Well, that allows another bug to become visible. Program received signal SIGSEGV, Segmentation fault. [Switching to Thread -1208420688 (LWP 29702)] 0xb7fbad56 in rsvg_defs_extern_lookup (defs=0x804e1b0, filename=0x807f590 "", name=0x807f4c8 "Unnamed copy#2") at rsvg-defs.c:105 static RsvgDefVal * rsvg_defs_extern_lookup (const RsvgDefs *defs, const char *filename, const char *name) { RsvgHandle * file; file = (RsvgHandle *)g_hash_table_lookup (defs->externs, filename); if (file == NULL) { if (rsvg_defs_load_extern(defs, filename)) return NULL; file = (RsvgHandle *)g_hash_table_lookup (defs->externs, filename); } return (RsvgDefVal *)g_hash_table_lookup (file->defs->hash, name); } 105 is the return. Guess we need if (file == NULL) return NULL;
Created attachment 38186 [details] [review] Next patch Tested it this time; this allows rsvg-view to display the file OK and fixes nautilus. Note that when I tried the file in inkscape: $ inkscape Desktop/Downloads/tshirt-plain.svg ** (inkscape:26703): WARNING **: Malformed URI Some extra sanity checking, evidently.
re comment 8: shouldn't these patches be applied to gnome-2-10 as well? I really don't want to hit this bug again when librsvg-2.10.0 comes out; svgs that trigger this bug can't be that hard to come by.
btw, the offending fragment in the svg is this: <use x="0" y="0" xlink:href="#Unnamed copy#2" id="use1101" /> a child of the <svg> node.
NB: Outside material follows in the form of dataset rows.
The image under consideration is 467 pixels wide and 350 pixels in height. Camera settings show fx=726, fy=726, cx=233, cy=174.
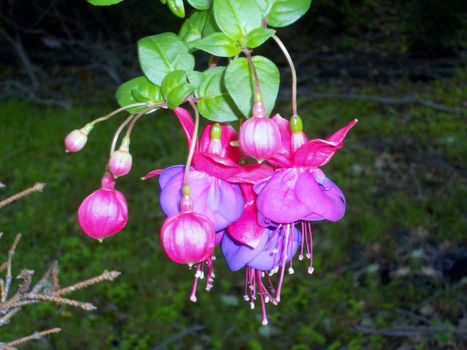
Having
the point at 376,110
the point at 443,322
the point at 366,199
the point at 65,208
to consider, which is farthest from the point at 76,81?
the point at 443,322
dear sweet jesus, please stop replying to this bug so often. my inbox is exploding :) i'll apply the patches to the gnome 2.10 branch as well. only so many hours in the day. plus, this isn't a bug many are likely to encounter given today's SVG art and themes. it isn't as big a deal as you're making it out to be.
variants on the latest 2 above patches applied to HEAD. i caught your error on the "Correct (2) patch".
applied to the gnome-2-10 branch. thanks for the patches and the bug report.